Ademais, anunciavam as alterações que a cidade sofreria para a realização do evento e cogitavam a possibilidade de que mais de meio milhão de pessoas fossem para as ruas para assistir ao evento. No dia 28 de dezembro, todos os olhos da mídia estavam no lotado aeroporto de Congonhas no início da noite, quando Emil Zatopek desembarcou, e, depois que cumpriu algumas formalidades, saiu às 22h30, para espanto de todos, para treinar no percurso da prova.

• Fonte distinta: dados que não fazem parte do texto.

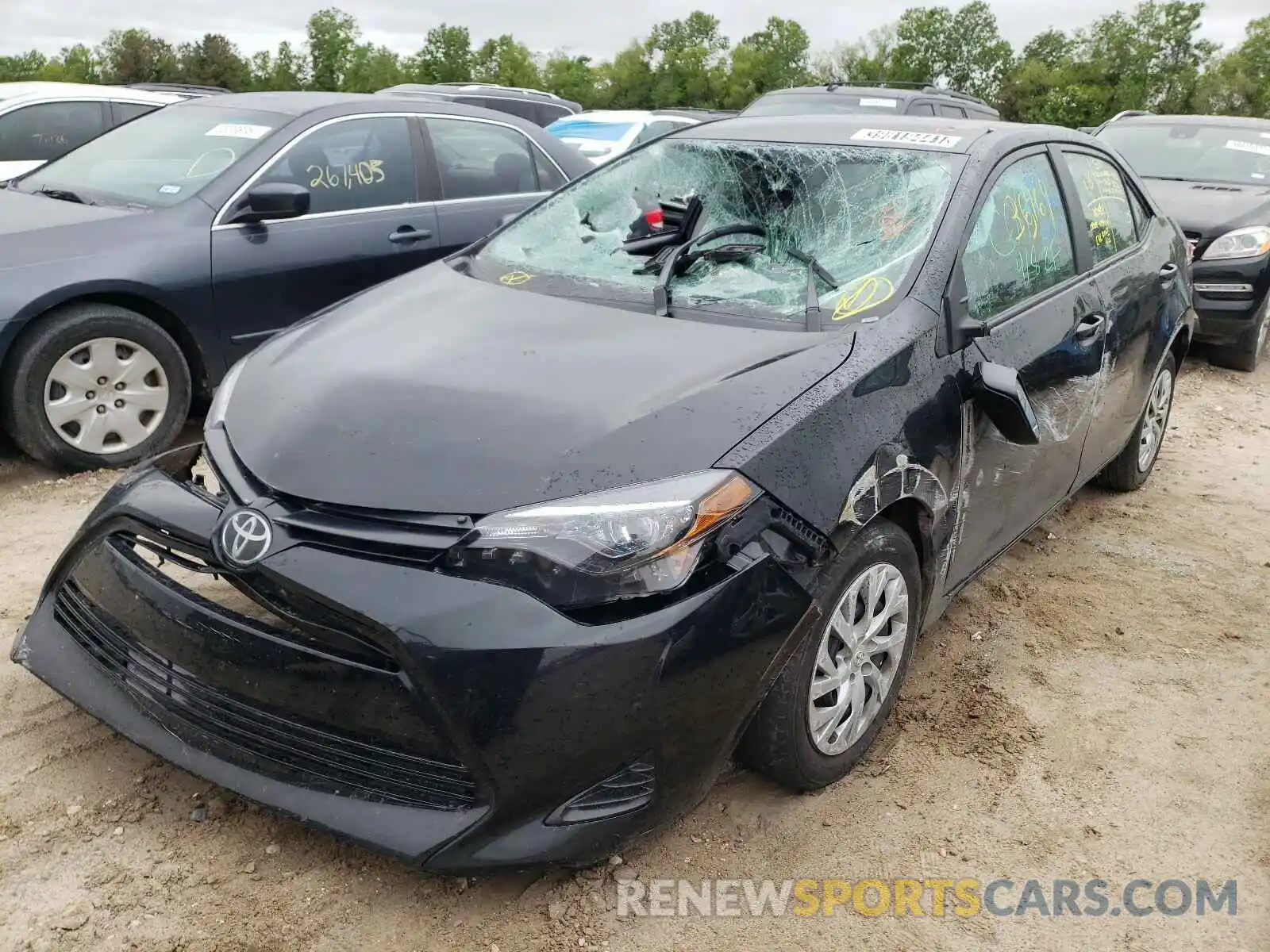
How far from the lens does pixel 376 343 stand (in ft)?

TREININHO DE 30 KM. Nos dias que antecederam a Corrida Internacional de São Silvestre, os técnicos e atletas observaram com grande interesse os treinamentos inovadores de Emil Zatopek, realizados no Clube de Regatas Tietê, como o “treininho leve” de 30 km feito no dia seguinte à sua chegada, na raia 6, alternando tiros de 100 a 200 metros com uma corrida estável, pois queria realizar a distância com o menor número de voltas possível. Naturalmente que tal atuação foi parar em todos os periódicos, mais como curiosidade do que como questionamento da sua relevância. Essa visibilidade midiática permaneceria nos anos posteriores, com a competição passando a ter uma cobertura mais constante e interessada pela imprensa.
Um reporter mais atento perceberia que Zatopek era vigiado de perto por um membro da segurança de governo da Tchecoslováquia durante sua estada no Brasil. Sabendo das posições anticomunistas do campeão olímpico, e na medida em que o esporte era usado como propaganda pelo bloco socialista, perder o atleta, dono de cinco medalhas olímpicas, sendo quatro de ouro, tal como se refugiar e pedir asilo político a um país alinhado com o bloco capitalista era algo fora de cogitação.

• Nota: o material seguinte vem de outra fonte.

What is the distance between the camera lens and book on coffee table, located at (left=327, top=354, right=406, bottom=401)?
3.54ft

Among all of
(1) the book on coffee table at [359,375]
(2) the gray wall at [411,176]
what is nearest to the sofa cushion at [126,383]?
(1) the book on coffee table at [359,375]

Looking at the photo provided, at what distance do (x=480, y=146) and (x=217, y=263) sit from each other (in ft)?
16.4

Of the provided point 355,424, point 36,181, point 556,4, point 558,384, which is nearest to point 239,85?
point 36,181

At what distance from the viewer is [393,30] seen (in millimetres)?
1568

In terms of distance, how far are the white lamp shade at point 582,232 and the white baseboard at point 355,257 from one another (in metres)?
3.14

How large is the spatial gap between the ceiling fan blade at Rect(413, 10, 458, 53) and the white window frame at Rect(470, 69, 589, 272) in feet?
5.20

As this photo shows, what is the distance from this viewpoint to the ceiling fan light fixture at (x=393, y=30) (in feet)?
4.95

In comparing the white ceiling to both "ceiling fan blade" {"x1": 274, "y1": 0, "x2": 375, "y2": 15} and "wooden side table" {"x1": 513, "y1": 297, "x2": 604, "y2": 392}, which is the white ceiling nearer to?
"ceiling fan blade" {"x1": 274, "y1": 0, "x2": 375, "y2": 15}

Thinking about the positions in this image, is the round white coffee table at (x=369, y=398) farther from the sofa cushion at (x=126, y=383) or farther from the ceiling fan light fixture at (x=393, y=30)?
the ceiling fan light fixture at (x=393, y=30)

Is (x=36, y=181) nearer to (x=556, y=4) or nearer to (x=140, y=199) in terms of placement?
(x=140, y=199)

Mas a presença de Zatopek trouxe além de importância e visibilidade que faltavam ao espetáculo, também o recorde do percurso, completado em 20:30. Esse recorde permaneceu até 1966, quando o trajeto foi alterado em distância e de itinerário, como era comum. O percurso que Zatopek correu saía da Rua Conceição (atual Avenida Cásper Líbero), em frente ao antigo prédio do jornal A Gazeta, passando por ruas conhecidas do centro paulistano, como a Avenida São João, o Largo do Arouche, a Praça da República, e completaria o percurso de 7,3 km (em algumas edições 7,4 km), retornando ao prédio da principal patrocinadora e organizadora do evento. Entre os inúmeros percursos que a São Silvestre já possuiu, esse foi um dos mais duradouros, permanecendo de 1950 a 1966.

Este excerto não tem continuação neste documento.